The buy-sell should specify triggers that will set the agreement in motion. If an owner retires, for example, you may not want to allow him to continue to hold his shares. If an owner gets divorced or declares bankruptcy, you want to protect the business from the spouse and the courts. If an owner dies, you may want his shares to be sold to existing owners rather than passed to his three-year-old. (The company often takes out life insurance on each partner, so it can purchase the shares of a deceased partner if necessary.)

The buy-sell may also have a drag-along-and-tag-along provision. It specifies that if the majority owner or owners--"majority" should be defined in the agreement--want to sell to a third party, they can force the sale of minority owners. On the tag-along side, it promises minority owners the same proportionate price as majority owners in a sale. "These are very important, because they affect the marketability of a company," says James McMaster, a lawyer at Sherman & Howard in Denver. Either way, the buy-sell should give a formula for valuing shares to ensure a fair price for a departing owner.

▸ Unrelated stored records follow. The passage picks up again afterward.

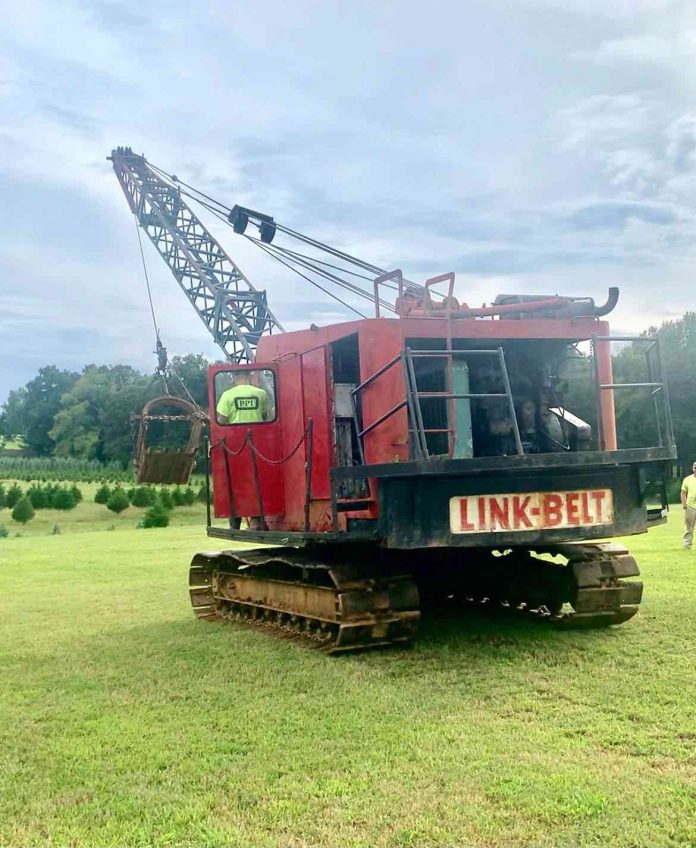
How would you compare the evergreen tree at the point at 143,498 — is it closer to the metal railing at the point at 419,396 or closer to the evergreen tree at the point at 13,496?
the evergreen tree at the point at 13,496

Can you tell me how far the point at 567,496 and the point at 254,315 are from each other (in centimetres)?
2542

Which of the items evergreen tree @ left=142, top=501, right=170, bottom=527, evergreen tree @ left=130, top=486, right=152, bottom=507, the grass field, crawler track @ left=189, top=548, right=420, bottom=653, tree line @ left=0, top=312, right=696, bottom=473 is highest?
tree line @ left=0, top=312, right=696, bottom=473

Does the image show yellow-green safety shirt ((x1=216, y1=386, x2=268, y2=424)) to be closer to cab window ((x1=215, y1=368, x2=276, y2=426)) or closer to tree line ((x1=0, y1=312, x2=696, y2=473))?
cab window ((x1=215, y1=368, x2=276, y2=426))

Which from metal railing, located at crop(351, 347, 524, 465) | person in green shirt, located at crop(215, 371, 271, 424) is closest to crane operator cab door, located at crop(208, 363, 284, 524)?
person in green shirt, located at crop(215, 371, 271, 424)

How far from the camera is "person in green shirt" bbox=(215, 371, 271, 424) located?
28.2 ft

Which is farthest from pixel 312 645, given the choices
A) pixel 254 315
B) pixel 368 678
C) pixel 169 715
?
pixel 254 315

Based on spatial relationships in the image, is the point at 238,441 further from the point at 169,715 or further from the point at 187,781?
the point at 187,781

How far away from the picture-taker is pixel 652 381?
24.2 feet

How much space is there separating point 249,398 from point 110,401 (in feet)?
188

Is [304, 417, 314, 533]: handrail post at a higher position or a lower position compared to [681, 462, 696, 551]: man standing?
higher

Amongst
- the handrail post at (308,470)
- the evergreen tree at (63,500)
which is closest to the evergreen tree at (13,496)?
the evergreen tree at (63,500)

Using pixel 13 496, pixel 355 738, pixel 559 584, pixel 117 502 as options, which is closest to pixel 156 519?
pixel 117 502

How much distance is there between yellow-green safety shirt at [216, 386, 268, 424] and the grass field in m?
2.04

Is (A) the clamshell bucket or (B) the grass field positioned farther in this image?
(A) the clamshell bucket
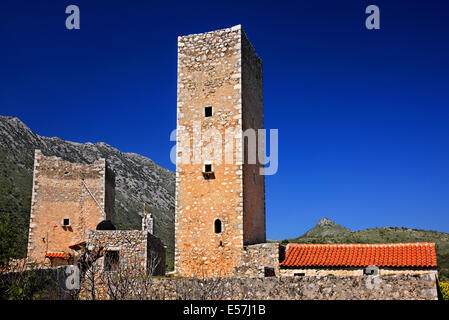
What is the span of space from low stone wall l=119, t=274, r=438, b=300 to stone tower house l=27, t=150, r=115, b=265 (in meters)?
12.6

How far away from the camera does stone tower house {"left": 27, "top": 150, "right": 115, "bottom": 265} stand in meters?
23.7

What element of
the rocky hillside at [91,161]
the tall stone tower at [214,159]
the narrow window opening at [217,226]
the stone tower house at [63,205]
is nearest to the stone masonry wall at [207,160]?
the tall stone tower at [214,159]

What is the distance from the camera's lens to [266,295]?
38.0 ft

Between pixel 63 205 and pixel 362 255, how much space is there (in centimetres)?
1488

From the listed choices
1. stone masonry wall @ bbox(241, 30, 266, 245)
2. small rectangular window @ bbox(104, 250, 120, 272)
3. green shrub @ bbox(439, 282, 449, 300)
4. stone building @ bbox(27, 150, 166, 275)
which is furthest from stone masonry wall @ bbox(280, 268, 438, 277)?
stone building @ bbox(27, 150, 166, 275)

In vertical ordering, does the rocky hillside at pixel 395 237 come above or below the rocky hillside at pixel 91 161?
below

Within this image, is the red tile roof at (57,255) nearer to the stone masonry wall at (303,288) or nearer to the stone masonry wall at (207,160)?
the stone masonry wall at (207,160)

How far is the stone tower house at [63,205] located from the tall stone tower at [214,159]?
6377 mm

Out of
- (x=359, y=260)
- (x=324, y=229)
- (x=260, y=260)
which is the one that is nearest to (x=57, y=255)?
(x=260, y=260)

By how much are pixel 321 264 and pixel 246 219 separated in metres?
3.55

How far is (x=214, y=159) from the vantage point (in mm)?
19438

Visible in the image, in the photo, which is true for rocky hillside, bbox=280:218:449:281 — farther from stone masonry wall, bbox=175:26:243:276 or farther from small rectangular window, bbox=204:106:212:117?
small rectangular window, bbox=204:106:212:117

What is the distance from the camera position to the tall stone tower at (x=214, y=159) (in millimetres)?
18719
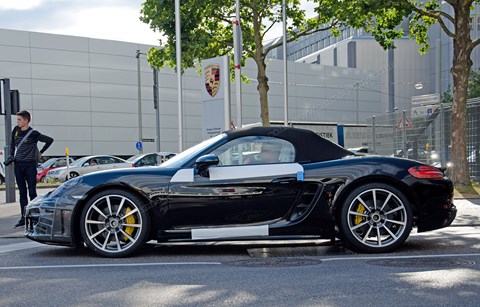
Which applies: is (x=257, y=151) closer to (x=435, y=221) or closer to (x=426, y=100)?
(x=435, y=221)

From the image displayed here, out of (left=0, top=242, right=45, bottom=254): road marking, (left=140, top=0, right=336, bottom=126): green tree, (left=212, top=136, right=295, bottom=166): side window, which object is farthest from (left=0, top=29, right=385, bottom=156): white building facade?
(left=212, top=136, right=295, bottom=166): side window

The shotgun clause that George Faison and Ariane Daguin included in their agreement at D'Artagnan is useful for two-person partnerships. The clause stipulates that one partner can offer to buy out the other at a price he chooses. The other must then accept the sale or buy the company for the same price. Since this can favor the wealthier partner, the poorer one may want to try to stipulate that the buyout can be funded over time or with profits from the ongoing business.

In addition, the buy-sell should require a right of first refusal. That means if a partner finds an outside buyer for his shares, he must first offer those shares to the existing owners, who must match the outside buyer's price. This shields the remaining partners from suddenly running the company with a dubious new owner.

For more on buy-sells--and they are critical, so professional help is necessary--read Nolo's Business Buyout Agreements and haul in a lawyer.